» Problem 1:
Copy out the dataset rows word for word, starting at the line containing "How great a" and ending with the final line of the rows.

» Text extract:
______________________________

09 April 2016

fun stuff I may or may not get to: April 2016

Again with the BART Warnings
Many of these monthly previews last year started off with a warning about BART's shifting dates for track closures between West Oakland and the Transbay Tube, and at one point I mentioned that there were sure to be more of these closures affecting Bay Area travel in the future. Well, the future is now. Travel between San Leandro and Bayfair is via bus for certain weekends, starting with Easter weekend, because why would anyone need to get anyplace on Easter, and the bus bridge will continue into June (see here for more information and current closure dates). This is obviously not as major a shut-down as cutting off access between San Francisco and the east bay, but it will undoubtedly have some sort of effect on the train schedule, so leave yourself plenty of time to get where you want to go.

BART recently got some press attention for social media posts pointing out that the system is "at the end of its useful life" and that the trains are unbearably and even dangerously crowded (that's my description, not theirs) because they had no way of knowing there would be a tech-induced spike in employment. The usual angle to these stories was Wow, look at BART laying down some truth but in fact they're just softening the crowd up for an upcoming bond initiative, which is the sort of thing I used to vote for automatically because I not only rely on public transportation, I genuinely believe in it as a social, economic, and environmental good. Now it's the kind of thing I will automatically vote against because I am not voting another dime towards anything BART-related until (1) transit strikes are made illegal – it's ridiculous that the notoriously unhelpful and incompetent BART employees can hold an entire region hostage when their wages and benefits already are far better than those of most of their riders – and (2) BART shows itself more responsible with public money. To take just one fairly random example, BART employees get bonuses when ridership increases – uh, why? Ridership increases are due to employment and job location patterns, and have nothing to do with anything BART employees do. If anything, the ridership increases make BART an even worse experience. BART's spokespeople like to talk about "people who aren't happy if they don't get seats" but this isn't about getting seats, it's about trains that are so jampacked it is physically impossible to get on them and platforms that are dangerously overcrowded (I pray that in the event of a disaster, natural or otherwise, I am far from BART). Yet we still don't get full-length trains (that would be ten cars) on most lines during peak commute hours. Unbelievable. The whole "we had no way of knowing about the tech boom" argument is specious. because while BART was initially designed as a high-end commuter train it has been obvious for decades that that is not how it is used and that is not what the Bay Area needs. They should have started working years ago on getting longer trains and running them more often. Instead their already exorbitant ticket prices keep going up and the trains keep breaking down and necessary repairs are delayed until they have to shut down the system to get them done. Why would I vote to give this manifestly mismanaged system more taxpayer money?

______________________________

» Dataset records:
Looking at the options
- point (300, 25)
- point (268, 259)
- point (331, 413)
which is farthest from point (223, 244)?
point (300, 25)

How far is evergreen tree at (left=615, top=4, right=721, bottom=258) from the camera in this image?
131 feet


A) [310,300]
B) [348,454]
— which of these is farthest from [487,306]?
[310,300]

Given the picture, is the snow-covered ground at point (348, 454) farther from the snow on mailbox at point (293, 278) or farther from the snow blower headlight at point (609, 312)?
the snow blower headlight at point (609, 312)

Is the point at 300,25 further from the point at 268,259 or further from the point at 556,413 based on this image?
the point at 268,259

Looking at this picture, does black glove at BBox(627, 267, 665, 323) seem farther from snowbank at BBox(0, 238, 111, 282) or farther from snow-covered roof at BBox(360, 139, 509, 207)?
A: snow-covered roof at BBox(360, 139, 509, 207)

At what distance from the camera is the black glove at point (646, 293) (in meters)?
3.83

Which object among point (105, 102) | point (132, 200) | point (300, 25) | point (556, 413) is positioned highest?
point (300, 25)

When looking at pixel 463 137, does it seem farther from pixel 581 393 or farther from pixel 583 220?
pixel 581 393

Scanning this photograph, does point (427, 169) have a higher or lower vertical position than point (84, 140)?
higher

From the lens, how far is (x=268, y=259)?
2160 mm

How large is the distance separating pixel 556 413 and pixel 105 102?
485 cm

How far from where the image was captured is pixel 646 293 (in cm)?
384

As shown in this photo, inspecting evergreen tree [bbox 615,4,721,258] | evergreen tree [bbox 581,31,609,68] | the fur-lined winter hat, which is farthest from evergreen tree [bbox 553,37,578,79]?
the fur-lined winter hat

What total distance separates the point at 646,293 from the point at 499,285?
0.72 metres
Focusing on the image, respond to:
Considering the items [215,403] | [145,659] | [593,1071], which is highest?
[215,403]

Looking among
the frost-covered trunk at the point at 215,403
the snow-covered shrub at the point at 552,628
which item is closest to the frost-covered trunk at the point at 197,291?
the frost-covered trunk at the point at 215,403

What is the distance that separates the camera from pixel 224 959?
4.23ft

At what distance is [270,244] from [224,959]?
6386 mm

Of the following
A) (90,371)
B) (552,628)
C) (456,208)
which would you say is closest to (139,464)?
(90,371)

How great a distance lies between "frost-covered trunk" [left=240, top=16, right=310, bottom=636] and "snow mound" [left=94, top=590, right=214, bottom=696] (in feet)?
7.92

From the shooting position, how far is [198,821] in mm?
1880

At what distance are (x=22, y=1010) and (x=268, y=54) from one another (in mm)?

______________________________

» Problem 2:
In the BART post, rewrite the passage starting at "09 April 2016" and ending at "want to go.", with "bus bridge" changed to "shuttle service".

» Final answer 1:
How great a distance lies between "frost-covered trunk" [left=240, top=16, right=310, bottom=636] and "snow mound" [left=94, top=590, right=214, bottom=696] (in feet)?
7.92

From the shooting position, how far is [198,821] in mm?
1880

At what distance are (x=22, y=1010) and (x=268, y=54) from one another (in mm)?

» Final answer 2:
09 April 2016

fun stuff I may or may not get to: April 2016

Again with the BART Warnings
Many of these monthly previews last year started off with a warning about BART's shifting dates for track closures between West Oakland and the Transbay Tube, and at one point I mentioned that there were sure to be more of these closures affecting Bay Area travel in the future. Well, the future is now. Travel between San Leandro and Bayfair is via bus for certain weekends, starting with Easter weekend, because why would anyone need to get anyplace on Easter, and the shuttle service will continue into June (see here for more information and current closure dates). This is obviously not as major a shut-down as cutting off access between San Francisco and the east bay, but it will undoubtedly have some sort of effect on the train schedule, so leave yourself plenty of time to get where you want to go.